Continuing my questions/theoretical search for getting more bang out of a buck (see the "achro and apo hybrid"-discussion), I've also been wondering about this:
If you look at this topic here; https://www.cloudyni...inodobson-r3071 , you'll see that the twin dobsonian of 18" he's using, is akin/equivalent to one 25" single, using the fact the formula is about 1,42 times the single diameter of the mirror.
Once again, I would think this is cost saving, especially if you go to larger diameters. that's because the expense goes up non-linear the bigger it gets. This is *certainly* true for large apo refractors. I'm wondering though: does the same principle holds up for refractors too, or is it more or lower than 1.42? Also, is it cumulative? (I would think, logically, yes to both questions, but I'm not the expert here).
Meaning, if you have a a double 'binocular' telescope - a quadroscoop, of say 10", would you get 10 x 1.42 = 14,2 x 1.42 = 20,16". Which would be larger than the largest refractor in the world still in use. So, again: why don't we see that? I mean, for smaller apertures, this may not outweigh the extra cost of the tubes and set-up and all that, but that doesn't hold true for big apertures. A 10" refractor might set you back 20000 dollar. 4 times makes it 80000, and add some 20000 extra overhead to it. So, say $100000. However, a 20+" refractror will set you back 3-4 million. So one would think people going for a big aperture refractor would rather go a quadroscope or binoscoop, rather than a single lens.

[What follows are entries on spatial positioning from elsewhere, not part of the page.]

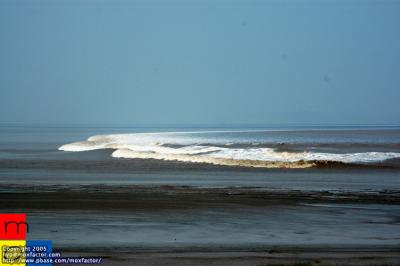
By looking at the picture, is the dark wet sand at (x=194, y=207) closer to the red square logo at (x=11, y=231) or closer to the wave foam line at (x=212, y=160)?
the red square logo at (x=11, y=231)

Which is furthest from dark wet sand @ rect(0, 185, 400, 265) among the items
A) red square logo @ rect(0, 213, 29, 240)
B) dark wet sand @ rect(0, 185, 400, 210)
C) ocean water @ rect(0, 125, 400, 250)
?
red square logo @ rect(0, 213, 29, 240)

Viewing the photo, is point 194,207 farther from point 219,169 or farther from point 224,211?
point 219,169

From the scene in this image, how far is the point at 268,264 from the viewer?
11.4 m

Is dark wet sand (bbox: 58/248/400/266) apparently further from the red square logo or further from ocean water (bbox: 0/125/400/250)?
the red square logo

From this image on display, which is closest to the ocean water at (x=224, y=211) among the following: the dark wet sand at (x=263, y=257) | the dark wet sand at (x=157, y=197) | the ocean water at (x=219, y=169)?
the ocean water at (x=219, y=169)

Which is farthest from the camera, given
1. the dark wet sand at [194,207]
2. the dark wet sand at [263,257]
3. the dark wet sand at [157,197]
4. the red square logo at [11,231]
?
the dark wet sand at [157,197]

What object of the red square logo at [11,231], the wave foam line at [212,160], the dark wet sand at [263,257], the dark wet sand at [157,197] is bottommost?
the wave foam line at [212,160]

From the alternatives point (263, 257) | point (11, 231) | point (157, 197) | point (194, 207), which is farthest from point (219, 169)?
point (11, 231)

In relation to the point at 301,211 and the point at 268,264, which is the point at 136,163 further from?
the point at 268,264

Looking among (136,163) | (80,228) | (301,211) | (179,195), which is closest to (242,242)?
(80,228)

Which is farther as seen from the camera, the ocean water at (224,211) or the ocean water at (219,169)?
the ocean water at (219,169)

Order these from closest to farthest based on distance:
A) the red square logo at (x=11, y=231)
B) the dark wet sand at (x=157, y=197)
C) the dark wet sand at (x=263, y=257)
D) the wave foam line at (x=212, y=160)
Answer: the red square logo at (x=11, y=231) < the dark wet sand at (x=263, y=257) < the dark wet sand at (x=157, y=197) < the wave foam line at (x=212, y=160)

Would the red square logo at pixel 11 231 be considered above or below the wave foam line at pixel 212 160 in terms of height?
above

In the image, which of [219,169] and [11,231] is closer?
[11,231]
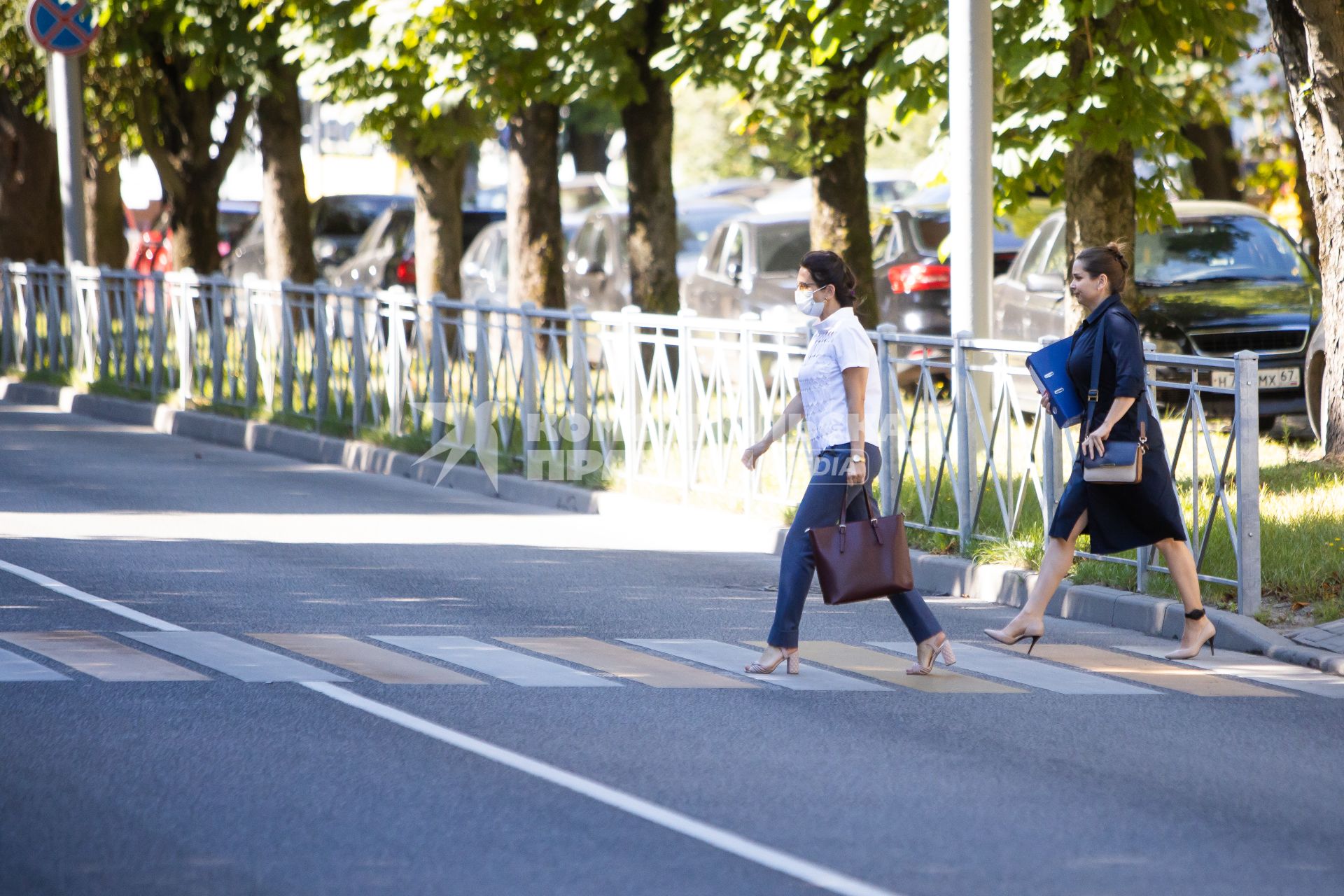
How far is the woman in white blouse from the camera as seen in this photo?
24.2ft

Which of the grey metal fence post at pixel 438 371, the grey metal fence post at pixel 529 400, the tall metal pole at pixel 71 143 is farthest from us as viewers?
the tall metal pole at pixel 71 143

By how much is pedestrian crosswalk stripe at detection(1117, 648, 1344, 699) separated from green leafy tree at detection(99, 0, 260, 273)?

I'm sure people will say 'collimation' is the big drawback no doubt, but if you read the article, even for the dobsonians that didn't actually present much problem, so it should be even less for refractors. Also, in that article there also a lot of additional advantages described, apart from the bigger 'composed' aparture.
The only thing I could find in regard to big refractor bino's is this one: https://www.cloudyni...saw-firstlight/ . It says it's a bino, but it doesn't give any specifics as to how much more it gathers light in comparison to a single lens. If it's cumulative, and they've got the money, couldn't they as well get rid of the counterweigths one sees there, and put another double apo on it? ;-)
Anyway, why isn't this pursuit more? Yes, I know the market isn't that big for big refractors anyway, but still, where there is, there should be a market for it, but one hardly sees one. As far as I can see, comparing the prices, up to about 8" should be cheaper than the same/similar one big aparture, when it comes to apo's.
Edited by SPastroneby, 20 August 2017 - 11:37 AM.